Insightful, substantive and a must read for anyone working with data visualisation as consumer or designer. Julie Steele andNoah Iliisky’s new volume — Designing Data Visualisations — from O’Reilly succeeds in applying a long overdue and well crafted taxonomic process to the art of Data Vis. Building on their previous volume — Beautiful Visualisations — the authors take to the underpinnings of the pretty pictures and case studies presented in their edited volume. This shorter work would form a superb basis for an introduction to Data Vis course.
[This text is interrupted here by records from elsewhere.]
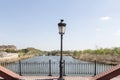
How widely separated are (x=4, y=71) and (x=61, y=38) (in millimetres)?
3297

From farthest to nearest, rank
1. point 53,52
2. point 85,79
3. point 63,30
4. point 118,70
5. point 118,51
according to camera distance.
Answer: point 53,52 < point 118,51 < point 85,79 < point 63,30 < point 118,70

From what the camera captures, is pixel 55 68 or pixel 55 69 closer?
pixel 55 69

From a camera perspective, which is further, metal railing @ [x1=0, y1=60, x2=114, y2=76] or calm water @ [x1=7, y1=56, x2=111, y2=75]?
calm water @ [x1=7, y1=56, x2=111, y2=75]

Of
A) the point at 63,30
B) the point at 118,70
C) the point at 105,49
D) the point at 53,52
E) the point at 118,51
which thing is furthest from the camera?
the point at 53,52

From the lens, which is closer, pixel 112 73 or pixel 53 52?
pixel 112 73

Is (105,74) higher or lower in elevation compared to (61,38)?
lower

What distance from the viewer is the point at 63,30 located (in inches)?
436

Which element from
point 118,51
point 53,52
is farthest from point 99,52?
point 53,52

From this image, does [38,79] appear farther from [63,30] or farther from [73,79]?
[63,30]

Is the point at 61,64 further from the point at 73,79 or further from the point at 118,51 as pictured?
the point at 118,51

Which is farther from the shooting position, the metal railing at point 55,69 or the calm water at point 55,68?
the calm water at point 55,68

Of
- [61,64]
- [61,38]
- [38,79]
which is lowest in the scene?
[38,79]

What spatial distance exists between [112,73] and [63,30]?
3271mm

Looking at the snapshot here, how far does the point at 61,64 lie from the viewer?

The structure starts with a smooth introduction to the terms that underlie visualisation breaking them down into a lovely typology bridging the discussion between the explanatory versus exploratory uses and techniques. The next section takes the data vis practitioner through the creative process (setting goals, choosing the right visualisation and then building the visualisation itself). This is not a hands on manual and the use of particular tools is left to other specific volumes, although a list o tools and resources is helpfully provided.
Although a concise volume, the wealth of useful information conveyed as both hints ‘use text sparingly — don’t feel obliged top label every tick mark’ to a five page color theory introduction provide hands-on and immediately usable nuggets. The nuggets are often basic — a demonstration of why mixed up lower case letters read easier than upper case letters — but as basic as they are they are great reminders that it’s all about conveying a message in the most effective way possible. Keeping things clear and concise and ensuring that the technology doesn’t get in the way of the message. The concluding checklist of best practices in data visualisation is a concise summary of the material covered in the book.
I would highly recommend this book to any academic researcher or digital humanities scholar and commend it as a superb overview of the practice of data visualisation.